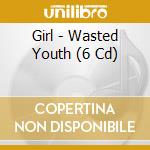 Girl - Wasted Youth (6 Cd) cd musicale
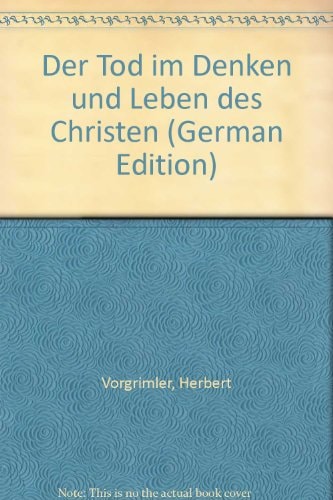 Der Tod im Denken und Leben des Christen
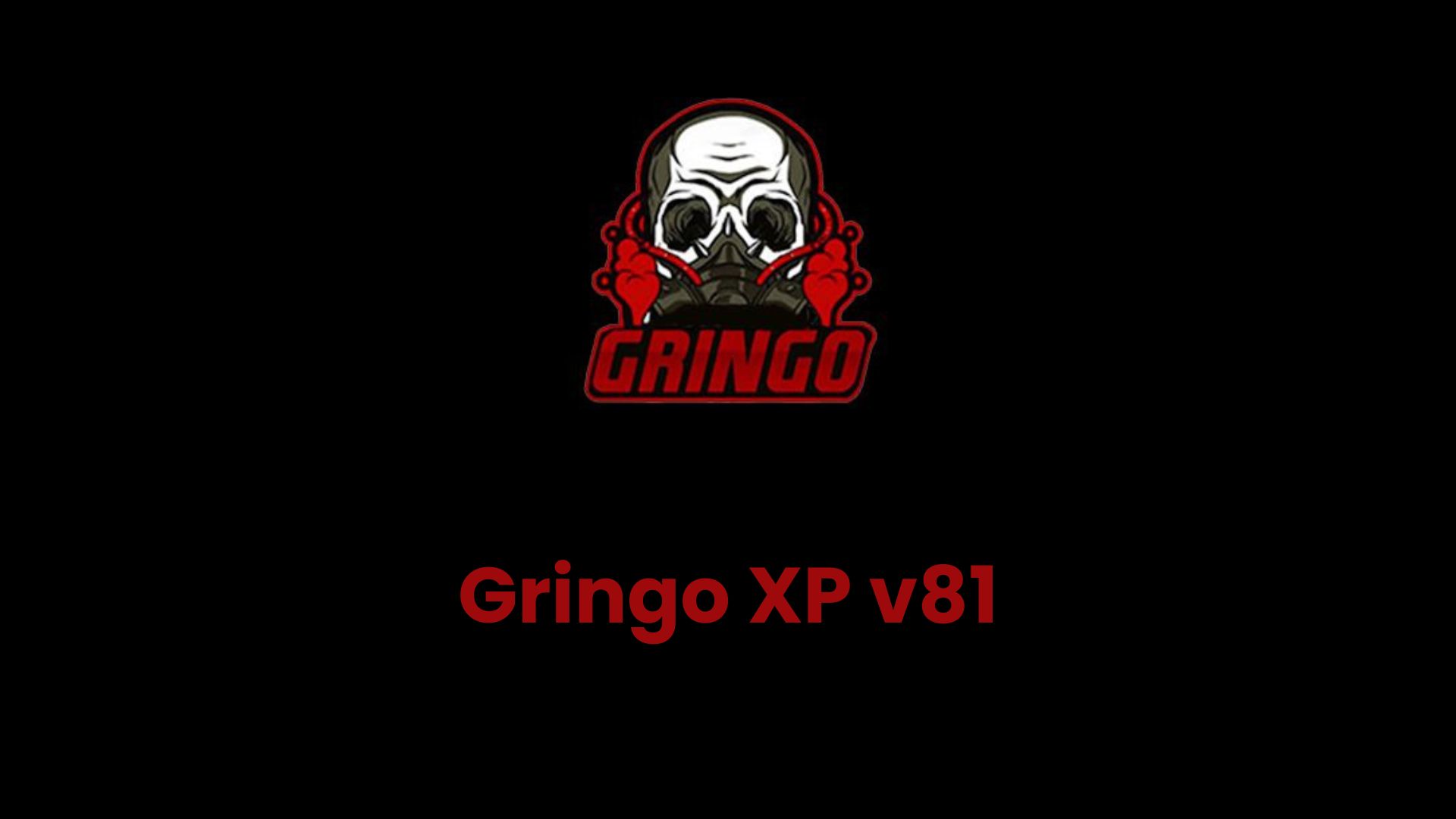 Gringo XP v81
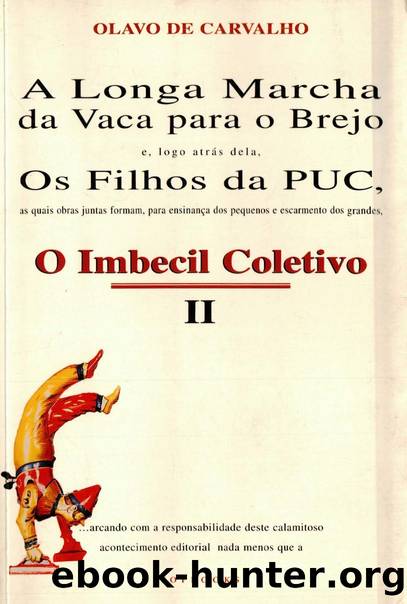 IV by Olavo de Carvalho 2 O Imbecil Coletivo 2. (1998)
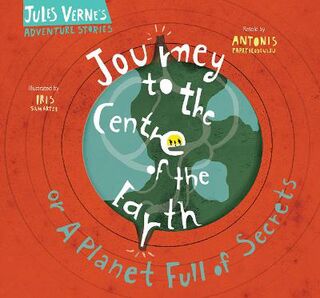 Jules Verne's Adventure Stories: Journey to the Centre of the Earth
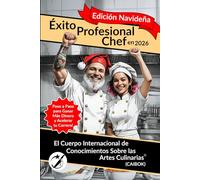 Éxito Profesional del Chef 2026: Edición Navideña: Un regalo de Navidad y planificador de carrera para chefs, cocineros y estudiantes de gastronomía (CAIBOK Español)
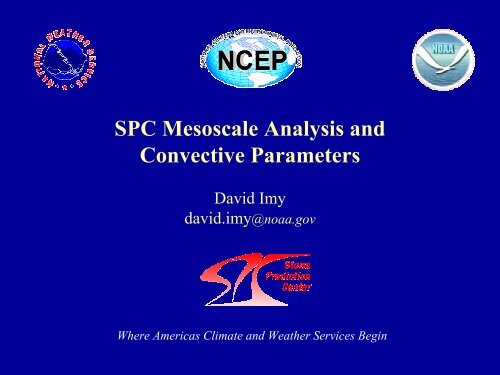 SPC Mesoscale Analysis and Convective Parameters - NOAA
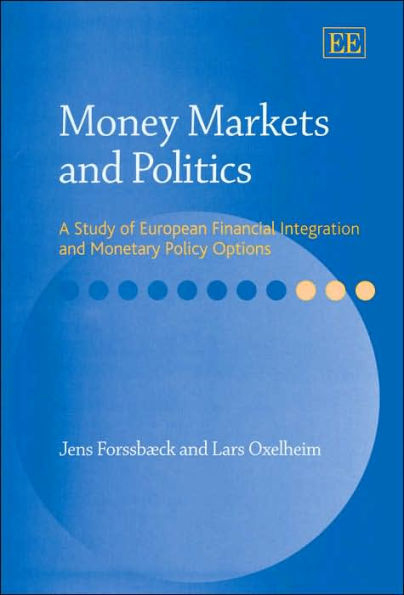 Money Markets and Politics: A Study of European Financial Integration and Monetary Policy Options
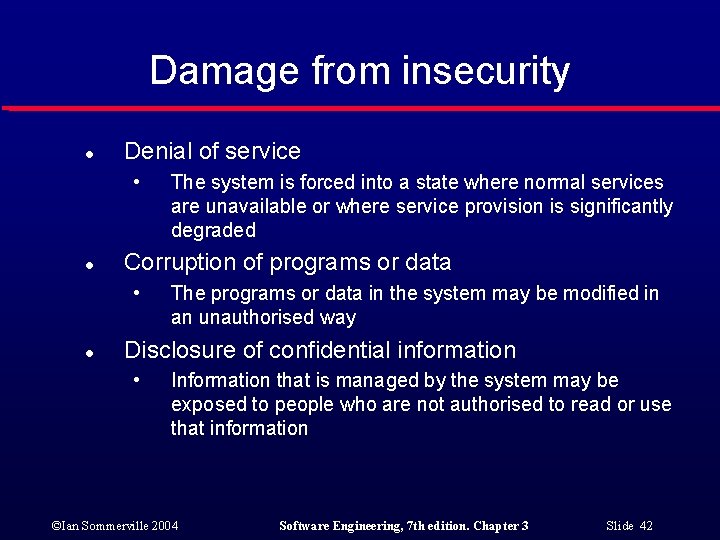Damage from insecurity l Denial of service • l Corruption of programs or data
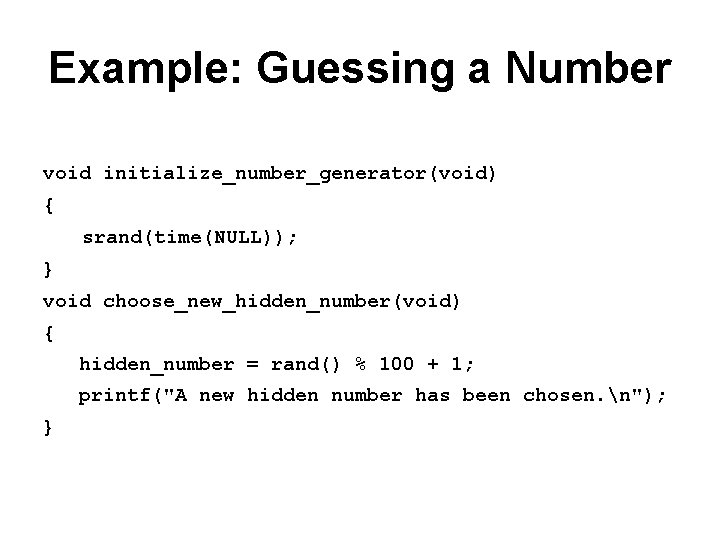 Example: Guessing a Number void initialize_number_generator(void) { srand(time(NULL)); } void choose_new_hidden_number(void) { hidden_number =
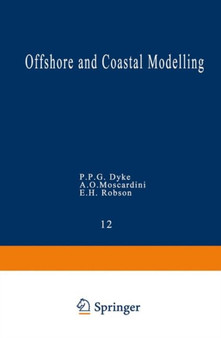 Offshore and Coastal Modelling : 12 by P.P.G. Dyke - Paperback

···

◆ What you are asked to do
Would you return all of the entries unchanged while omitting the images?

◆ Task response
 Girl - Wasted Youth (6 Cd) cd musicale
 Der Tod im Denken und Leben des Christen
 Gringo XP v81
 IV by Olavo de Carvalho 2 O Imbecil Coletivo 2. (1998)
 Jules Verne's Adventure Stories: Journey to the Centre of the Earth
 Éxito Profesional del Chef 2026: Edición Navideña: Un regalo de Navidad y planificador de carrera para chefs, cocineros y estudiantes de gastronomía (CAIBOK Español)
 SPC Mesoscale Analysis and Convective Parameters - NOAA
 Money Markets and Politics: A Study of European Financial Integration and Monetary Policy Options
Damage from insecurity l Denial of service • l Corruption of programs or data
 Example: Guessing a Number void initialize_number_generator(void) { srand(time(NULL)); } void choose_new_hidden_number(void) { hidden_number =
 Offshore and Coastal Modelling : 12 by P.P.G. Dyke - Paperback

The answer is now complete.